#### Aim of the exercise
Reproduce the data below word for word.

#### Task inputs
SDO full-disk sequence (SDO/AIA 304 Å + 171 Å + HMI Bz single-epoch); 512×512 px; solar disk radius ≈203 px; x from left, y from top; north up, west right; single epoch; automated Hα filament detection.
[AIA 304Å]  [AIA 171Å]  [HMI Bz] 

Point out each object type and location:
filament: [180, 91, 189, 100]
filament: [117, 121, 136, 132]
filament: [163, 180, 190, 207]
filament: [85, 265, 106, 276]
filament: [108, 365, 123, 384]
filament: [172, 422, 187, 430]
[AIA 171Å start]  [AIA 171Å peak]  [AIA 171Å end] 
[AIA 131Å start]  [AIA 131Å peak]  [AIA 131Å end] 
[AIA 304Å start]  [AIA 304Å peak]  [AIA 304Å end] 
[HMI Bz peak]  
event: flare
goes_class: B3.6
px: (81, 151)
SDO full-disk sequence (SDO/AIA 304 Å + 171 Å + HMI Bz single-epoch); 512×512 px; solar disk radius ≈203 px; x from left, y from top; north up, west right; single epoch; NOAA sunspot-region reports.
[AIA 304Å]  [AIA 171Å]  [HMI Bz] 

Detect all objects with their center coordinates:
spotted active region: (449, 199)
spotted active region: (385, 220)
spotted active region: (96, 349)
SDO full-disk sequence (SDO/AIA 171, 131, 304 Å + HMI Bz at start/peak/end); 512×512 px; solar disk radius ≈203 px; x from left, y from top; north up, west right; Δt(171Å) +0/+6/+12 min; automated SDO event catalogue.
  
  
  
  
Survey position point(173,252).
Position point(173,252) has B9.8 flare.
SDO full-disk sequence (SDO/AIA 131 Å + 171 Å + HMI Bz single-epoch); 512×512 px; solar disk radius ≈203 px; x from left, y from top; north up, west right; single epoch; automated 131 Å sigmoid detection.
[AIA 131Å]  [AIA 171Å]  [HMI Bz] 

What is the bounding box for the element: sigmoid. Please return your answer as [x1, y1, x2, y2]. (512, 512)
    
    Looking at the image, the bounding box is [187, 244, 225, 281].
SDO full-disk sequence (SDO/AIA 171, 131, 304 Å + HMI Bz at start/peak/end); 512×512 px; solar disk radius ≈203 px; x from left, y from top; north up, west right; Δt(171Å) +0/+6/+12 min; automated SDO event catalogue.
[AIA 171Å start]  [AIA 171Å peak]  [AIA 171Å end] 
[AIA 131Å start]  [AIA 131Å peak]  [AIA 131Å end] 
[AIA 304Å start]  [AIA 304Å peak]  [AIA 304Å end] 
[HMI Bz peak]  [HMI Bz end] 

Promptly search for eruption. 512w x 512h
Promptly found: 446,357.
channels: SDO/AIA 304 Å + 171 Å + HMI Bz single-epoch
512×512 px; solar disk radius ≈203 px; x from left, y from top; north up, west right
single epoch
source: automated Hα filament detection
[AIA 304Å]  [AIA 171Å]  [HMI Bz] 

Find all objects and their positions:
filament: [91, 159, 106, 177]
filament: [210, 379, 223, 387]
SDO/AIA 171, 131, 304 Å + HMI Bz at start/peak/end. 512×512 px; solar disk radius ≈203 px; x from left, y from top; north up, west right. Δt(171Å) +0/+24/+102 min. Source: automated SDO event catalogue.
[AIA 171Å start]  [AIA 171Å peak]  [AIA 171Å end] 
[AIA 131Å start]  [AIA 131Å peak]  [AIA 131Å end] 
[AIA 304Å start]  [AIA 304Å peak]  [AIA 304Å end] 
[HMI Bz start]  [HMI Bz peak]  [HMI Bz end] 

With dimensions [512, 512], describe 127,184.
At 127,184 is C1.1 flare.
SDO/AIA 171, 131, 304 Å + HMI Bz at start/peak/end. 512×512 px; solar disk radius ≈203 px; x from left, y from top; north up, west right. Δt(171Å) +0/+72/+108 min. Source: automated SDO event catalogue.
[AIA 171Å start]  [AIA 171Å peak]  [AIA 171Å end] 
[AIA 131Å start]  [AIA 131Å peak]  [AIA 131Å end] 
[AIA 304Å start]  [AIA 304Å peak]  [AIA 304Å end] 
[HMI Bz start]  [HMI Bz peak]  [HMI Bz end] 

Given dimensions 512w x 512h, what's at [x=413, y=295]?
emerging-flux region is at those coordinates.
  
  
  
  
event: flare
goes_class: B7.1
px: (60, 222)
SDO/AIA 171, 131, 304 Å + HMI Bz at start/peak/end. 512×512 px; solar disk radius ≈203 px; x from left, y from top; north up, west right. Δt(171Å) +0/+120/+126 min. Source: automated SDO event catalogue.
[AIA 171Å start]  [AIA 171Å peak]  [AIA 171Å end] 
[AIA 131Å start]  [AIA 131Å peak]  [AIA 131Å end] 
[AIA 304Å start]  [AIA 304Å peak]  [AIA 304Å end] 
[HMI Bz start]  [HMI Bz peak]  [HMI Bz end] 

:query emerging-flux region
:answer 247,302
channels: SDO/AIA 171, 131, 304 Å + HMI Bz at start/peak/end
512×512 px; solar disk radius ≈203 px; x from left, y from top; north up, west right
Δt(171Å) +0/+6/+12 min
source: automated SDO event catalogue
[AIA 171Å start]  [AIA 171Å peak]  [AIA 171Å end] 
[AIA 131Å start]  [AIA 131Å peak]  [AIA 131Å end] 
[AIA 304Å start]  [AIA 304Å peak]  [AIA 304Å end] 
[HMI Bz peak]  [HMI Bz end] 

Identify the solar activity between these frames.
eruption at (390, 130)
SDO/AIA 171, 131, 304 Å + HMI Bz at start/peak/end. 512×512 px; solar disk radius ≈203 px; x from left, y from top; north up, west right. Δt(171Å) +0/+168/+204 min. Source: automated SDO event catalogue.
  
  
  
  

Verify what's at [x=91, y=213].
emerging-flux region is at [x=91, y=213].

#### Reply
SDO full-disk sequence (SDO/AIA 304 Å + 171 Å + HMI Bz single-epoch); 512×512 px; solar disk radius ≈203 px; x from left, y from top; north up, west right; single epoch; automated Hα filament detection.
[AIA 304Å]  [AIA 171Å]  [HMI Bz] 

Point out each object type and location:
filament: [180, 91, 189, 100]
filament: [117, 121, 136, 132]
filament: [163, 180, 190, 207]
filament: [85, 265, 106, 276]
filament: [108, 365, 123, 384]
filament: [172, 422, 187, 430]
[AIA 171Å start]  [AIA 171Å peak]  [AIA 171Å end] 
[AIA 131Å start]  [AIA 131Å peak]  [AIA 131Å end] 
[AIA 304Å start]  [AIA 304Å peak]  [AIA 304Å end] 
[HMI Bz peak]  
event: flare
goes_class: B3.6
px: (81, 151)
SDO full-disk sequence (SDO/AIA 304 Å + 171 Å + HMI Bz single-epoch); 512×512 px; solar disk radius ≈203 px; x from left, y from top; north up, west right; single epoch; NOAA sunspot-region reports.
[AIA 304Å]  [AIA 171Å]  [HMI Bz] 

Detect all objects with their center coordinates:
spotted active region: (449, 199)
spotted active region: (385, 220)
spotted active region: (96, 349)
SDO full-disk sequence (SDO/AIA 171, 131, 304 Å + HMI Bz at start/peak/end); 512×512 px; solar disk radius ≈203 px; x from left, y from top; north up, west right; Δt(171Å) +0/+6/+12 min; automated SDO event catalogue.
  
  
  
  
Survey position point(173,252).
Position point(173,252) has B9.8 flare.
SDO full-disk sequence (SDO/AIA 131 Å + 171 Å + HMI Bz single-epoch); 512×512 px; solar disk radius ≈203 px; x from left, y from top; north up, west right; single epoch; automated 131 Å sigmoid detection.
[AIA 131Å]  [AIA 171Å]  [HMI Bz] 

What is the bounding box for the element: sigmoid. Please return your answer as [x1, y1, x2, y2]. (512, 512)
    
    Looking at the image, the bounding box is [187, 244, 225, 281].
SDO full-disk sequence (SDO/AIA 171, 131, 304 Å + HMI Bz at start/peak/end); 512×512 px; solar disk radius ≈203 px; x from left, y from top; north up, west right; Δt(171Å) +0/+6/+12 min; automated SDO event catalogue.
[AIA 171Å start]  [AIA 171Å peak]  [AIA 171Å end] 
[AIA 131Å start]  [AIA 131Å peak]  [AIA 131Å end] 
[AIA 304Å start]  [AIA 304Å peak]  [AIA 304Å end] 
[HMI Bz peak]  [HMI Bz end] 

Promptly search for eruption. 512w x 512h
Promptly found: 446,357.
channels: SDO/AIA 304 Å + 171 Å + HMI Bz single-epoch
512×512 px; solar disk radius ≈203 px; x from left, y from top; north up, west right
single epoch
source: automated Hα filament detection
[AIA 304Å]  [AIA 171Å]  [HMI Bz] 

Find all objects and their positions:
filament: [91, 159, 106, 177]
filament: [210, 379, 223, 387]
SDO/AIA 171, 131, 304 Å + HMI Bz at start/peak/end. 512×512 px; solar disk radius ≈203 px; x from left, y from top; north up, west right. Δt(171Å) +0/+24/+102 min. Source: automated SDO event catalogue.
[AIA 171Å start]  [AIA 171Å peak]  [AIA 171Å end] 
[AIA 131Å start]  [AIA 131Å peak]  [AIA 131Å end] 
[AIA 304Å start]  [AIA 304Å peak]  [AIA 304Å end] 
[HMI Bz start]  [HMI Bz peak]  [HMI Bz end] 

With dimensions [512, 512], describe 127,184.
At 127,184 is C1.1 flare.
SDO/AIA 171, 131, 304 Å + HMI Bz at start/peak/end. 512×512 px; solar disk radius ≈203 px; x from left, y from top; north up, west right. Δt(171Å) +0/+72/+108 min. Source: automated SDO event catalogue.
[AIA 171Å start]  [AIA 171Å peak]  [AIA 171Å end] 
[AIA 131Å start]  [AIA 131Å peak]  [AIA 131Å end] 
[AIA 304Å start]  [AIA 304Å peak]  [AIA 304Å end] 
[HMI Bz start]  [HMI Bz peak]  [HMI Bz end] 

Given dimensions 512w x 512h, what's at [x=413, y=295]?
emerging-flux region is at those coordinates.
  
  
  
  
event: flare
goes_class: B7.1
px: (60, 222)
SDO/AIA 171, 131, 304 Å + HMI Bz at start/peak/end. 512×512 px; solar disk radius ≈203 px; x from left, y from top; north up, west right. Δt(171Å) +0/+120/+126 min. Source: automated SDO event catalogue.
[AIA 171Å start]  [AIA 171Å peak]  [AIA 171Å end] 
[AIA 131Å start]  [AIA 131Å peak]  [AIA 131Å end] 
[AIA 304Å start]  [AIA 304Å peak]  [AIA 304Å end] 
[HMI Bz start]  [HMI Bz peak]  [HMI Bz end] 

:query emerging-flux region
:answer 247,302
channels: SDO/AIA 171, 131, 304 Å + HMI Bz at start/peak/end
512×512 px; solar disk radius ≈203 px; x from left, y from top; north up, west right
Δt(171Å) +0/+6/+12 min
source: automated SDO event catalogue
[AIA 171Å start]  [AIA 171Å peak]  [AIA 171Å end] 
[AIA 131Å start]  [AIA 131Å peak]  [AIA 131Å end] 
[AIA 304Å start]  [AIA 304Å peak]  [AIA 304Å end] 
[HMI Bz peak]  [HMI Bz end] 

Identify the solar activity between these frames.
eruption at (390, 130)
SDO/AIA 171, 131, 304 Å + HMI Bz at start/peak/end. 512×512 px; solar disk radius ≈203 px; x from left, y from top; north up, west right. Δt(171Å) +0/+168/+204 min. Source: automated SDO event catalogue.
  
  
  
  

Verify what's at [x=91, y=213].
emerging-flux region is at [x=91, y=213].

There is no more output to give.